Background. Myasthenia gravis (MG) is a rare neurological disease, autoimmune-mediated, which targets the neuromuscular junction, involving the acetylcholine receptors on the motor endplate. We aimed to evaluate the safety, efficacy of autologous hematopoietic cell transplantation (HCT) in patients with severe, refractory myasthenia gravis who are resistant to conventional therapies. Material and Methods. Have been selected and analyzed 16 articles from PubMed, NCBI, Google Scholar, as well as medical books, scientific journals published in the 2018-2024 period. Results.

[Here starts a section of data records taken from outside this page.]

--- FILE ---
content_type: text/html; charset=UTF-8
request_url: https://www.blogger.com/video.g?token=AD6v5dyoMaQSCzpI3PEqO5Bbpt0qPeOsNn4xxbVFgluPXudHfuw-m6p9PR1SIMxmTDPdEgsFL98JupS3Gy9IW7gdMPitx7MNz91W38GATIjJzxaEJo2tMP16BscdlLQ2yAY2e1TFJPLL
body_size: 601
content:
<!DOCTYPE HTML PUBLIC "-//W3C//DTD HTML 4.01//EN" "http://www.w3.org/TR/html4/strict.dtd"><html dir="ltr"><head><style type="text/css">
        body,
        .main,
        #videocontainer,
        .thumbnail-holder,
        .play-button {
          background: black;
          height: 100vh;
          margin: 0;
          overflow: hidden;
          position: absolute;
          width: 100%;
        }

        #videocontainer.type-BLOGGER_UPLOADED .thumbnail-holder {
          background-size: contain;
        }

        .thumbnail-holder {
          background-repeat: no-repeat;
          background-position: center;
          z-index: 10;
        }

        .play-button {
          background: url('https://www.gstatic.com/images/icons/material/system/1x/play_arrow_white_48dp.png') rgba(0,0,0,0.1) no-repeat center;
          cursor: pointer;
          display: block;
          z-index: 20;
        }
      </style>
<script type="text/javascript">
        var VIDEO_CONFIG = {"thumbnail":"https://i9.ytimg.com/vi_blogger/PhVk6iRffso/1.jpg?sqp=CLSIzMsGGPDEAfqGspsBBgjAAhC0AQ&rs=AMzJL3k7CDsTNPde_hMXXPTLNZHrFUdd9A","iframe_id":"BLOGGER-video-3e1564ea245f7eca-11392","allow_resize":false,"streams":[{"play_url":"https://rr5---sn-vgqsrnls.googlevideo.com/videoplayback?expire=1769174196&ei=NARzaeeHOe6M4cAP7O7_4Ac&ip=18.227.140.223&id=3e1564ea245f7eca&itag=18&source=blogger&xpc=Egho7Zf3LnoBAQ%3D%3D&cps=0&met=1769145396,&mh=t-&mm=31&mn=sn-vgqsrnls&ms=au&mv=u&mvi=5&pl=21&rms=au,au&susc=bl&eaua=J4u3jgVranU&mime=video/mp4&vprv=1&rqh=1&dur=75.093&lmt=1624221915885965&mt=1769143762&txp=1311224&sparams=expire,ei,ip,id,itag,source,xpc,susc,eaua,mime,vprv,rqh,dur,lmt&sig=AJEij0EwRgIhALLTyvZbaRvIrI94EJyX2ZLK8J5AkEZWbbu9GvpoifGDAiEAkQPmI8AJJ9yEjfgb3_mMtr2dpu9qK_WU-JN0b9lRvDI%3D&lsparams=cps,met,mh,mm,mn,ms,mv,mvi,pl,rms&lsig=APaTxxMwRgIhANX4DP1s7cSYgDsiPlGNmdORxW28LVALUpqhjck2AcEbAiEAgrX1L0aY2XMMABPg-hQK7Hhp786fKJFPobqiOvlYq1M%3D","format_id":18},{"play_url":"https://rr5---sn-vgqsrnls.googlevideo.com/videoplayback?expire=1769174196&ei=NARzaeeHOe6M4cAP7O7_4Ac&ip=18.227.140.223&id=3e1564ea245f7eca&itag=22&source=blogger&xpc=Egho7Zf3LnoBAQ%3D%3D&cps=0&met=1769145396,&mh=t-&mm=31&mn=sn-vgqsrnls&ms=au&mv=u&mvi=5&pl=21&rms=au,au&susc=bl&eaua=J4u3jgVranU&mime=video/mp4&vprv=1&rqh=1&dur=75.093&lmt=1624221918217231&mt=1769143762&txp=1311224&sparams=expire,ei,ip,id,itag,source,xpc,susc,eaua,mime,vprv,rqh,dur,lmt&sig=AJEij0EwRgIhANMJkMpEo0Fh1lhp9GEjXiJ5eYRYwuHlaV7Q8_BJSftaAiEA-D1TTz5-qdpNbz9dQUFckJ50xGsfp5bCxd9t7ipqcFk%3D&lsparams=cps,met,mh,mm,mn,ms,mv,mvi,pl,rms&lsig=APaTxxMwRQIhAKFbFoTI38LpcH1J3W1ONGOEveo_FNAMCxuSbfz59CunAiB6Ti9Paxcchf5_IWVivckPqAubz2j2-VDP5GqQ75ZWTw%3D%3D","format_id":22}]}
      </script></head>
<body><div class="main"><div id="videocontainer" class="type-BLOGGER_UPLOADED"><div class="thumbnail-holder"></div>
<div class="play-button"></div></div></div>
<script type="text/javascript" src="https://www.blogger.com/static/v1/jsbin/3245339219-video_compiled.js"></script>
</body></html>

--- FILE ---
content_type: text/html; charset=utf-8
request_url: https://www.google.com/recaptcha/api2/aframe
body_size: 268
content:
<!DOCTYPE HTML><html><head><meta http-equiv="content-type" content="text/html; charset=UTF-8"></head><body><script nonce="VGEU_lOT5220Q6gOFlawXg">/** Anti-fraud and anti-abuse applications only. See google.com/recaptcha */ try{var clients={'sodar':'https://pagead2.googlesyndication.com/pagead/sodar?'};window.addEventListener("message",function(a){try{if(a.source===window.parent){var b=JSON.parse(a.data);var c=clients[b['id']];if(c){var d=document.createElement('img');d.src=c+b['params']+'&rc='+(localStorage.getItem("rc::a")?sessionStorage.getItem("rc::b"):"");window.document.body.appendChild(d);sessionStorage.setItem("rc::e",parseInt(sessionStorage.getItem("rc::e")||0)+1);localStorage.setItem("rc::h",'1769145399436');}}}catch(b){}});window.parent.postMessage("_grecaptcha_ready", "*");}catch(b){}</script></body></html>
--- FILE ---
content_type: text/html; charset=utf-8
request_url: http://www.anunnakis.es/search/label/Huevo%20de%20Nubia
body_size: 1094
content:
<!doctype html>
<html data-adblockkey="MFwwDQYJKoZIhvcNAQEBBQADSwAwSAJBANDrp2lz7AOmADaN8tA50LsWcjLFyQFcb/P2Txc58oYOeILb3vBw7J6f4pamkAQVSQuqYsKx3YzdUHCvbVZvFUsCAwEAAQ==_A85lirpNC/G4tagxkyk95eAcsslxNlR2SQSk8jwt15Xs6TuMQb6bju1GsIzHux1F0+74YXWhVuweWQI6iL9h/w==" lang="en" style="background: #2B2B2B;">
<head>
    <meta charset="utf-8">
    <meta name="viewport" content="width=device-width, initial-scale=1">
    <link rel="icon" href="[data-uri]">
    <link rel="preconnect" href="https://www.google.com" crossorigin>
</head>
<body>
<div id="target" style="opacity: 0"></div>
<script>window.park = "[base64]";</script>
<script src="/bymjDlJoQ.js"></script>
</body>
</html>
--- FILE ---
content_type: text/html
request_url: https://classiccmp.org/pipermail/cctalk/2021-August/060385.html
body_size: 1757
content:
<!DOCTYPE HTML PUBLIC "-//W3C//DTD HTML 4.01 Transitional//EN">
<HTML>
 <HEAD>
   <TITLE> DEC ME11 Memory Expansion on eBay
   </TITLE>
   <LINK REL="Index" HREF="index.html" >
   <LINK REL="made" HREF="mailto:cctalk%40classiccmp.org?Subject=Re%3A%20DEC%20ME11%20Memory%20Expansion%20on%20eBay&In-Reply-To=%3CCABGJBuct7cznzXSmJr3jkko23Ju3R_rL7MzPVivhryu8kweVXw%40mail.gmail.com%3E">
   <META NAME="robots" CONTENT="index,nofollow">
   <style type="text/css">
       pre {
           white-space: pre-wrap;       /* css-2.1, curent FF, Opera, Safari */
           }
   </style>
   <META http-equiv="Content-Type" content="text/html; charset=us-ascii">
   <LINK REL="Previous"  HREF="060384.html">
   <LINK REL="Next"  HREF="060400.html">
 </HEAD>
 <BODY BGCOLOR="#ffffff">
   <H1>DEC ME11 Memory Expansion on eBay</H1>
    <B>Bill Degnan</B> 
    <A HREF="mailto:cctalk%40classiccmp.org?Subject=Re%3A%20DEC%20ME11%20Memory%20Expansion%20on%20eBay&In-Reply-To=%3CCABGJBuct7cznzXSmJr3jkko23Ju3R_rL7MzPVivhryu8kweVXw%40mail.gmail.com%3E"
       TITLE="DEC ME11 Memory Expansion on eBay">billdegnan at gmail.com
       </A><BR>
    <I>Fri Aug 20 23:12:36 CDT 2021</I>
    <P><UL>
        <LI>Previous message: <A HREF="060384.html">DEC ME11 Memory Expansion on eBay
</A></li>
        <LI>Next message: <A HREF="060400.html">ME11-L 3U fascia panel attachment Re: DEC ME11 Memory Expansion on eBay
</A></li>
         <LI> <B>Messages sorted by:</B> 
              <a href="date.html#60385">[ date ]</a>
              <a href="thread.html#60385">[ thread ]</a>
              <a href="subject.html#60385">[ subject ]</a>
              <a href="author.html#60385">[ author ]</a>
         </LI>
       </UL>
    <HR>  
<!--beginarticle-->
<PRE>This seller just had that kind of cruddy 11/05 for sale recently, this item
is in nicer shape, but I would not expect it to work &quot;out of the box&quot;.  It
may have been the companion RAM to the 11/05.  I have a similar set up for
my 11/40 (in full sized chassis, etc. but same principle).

Some patients with myasthenia gravis do not respond to standard treatments and experience severe or life-threatening symptoms. Autologous hematopoietic stem cell transplant has shown promise in treating other serious autoimmune neurological disorders and may offer similar benefits for MG. The procedure of autologous HCT includes intensive conditioning chemotherapy regimens to destroy the autoreactive immune system followed by graft reinfusion for blood and immune reconstitution. A retrospective cohort study at The Ottawa Hospital, reports the results of 7 cases of severe MG treated with autologous HCT. Five patients (71%) were diagnosed with concomitant autoimmune or lymphoproliferative diseases related to immune dysregulation. All patients achieved complete stable remission with no residual MG symptoms and freedom from any ongoing MG therapy. Three patients (43%) experienced transient viral reactivations and 1 (14%) developed a secondary autoimmune disease after autologous HCT, all of which resolved or stabilized with treatment. Improvement was first noted within days after autologous HCT and the patients status progressively improved in subsequent months. Abnormal decremental response on repetitive nerve stimulation testing resolved 30 days after transplant. There were no treatment- or MG-related deaths. Conclusion. Autologous hematopoietic stem cell transplantation shows potential as an effective treatment for patients with MG, it may bring significant improvements in disease control and may reduce the need for long-term immunosuppressive medications.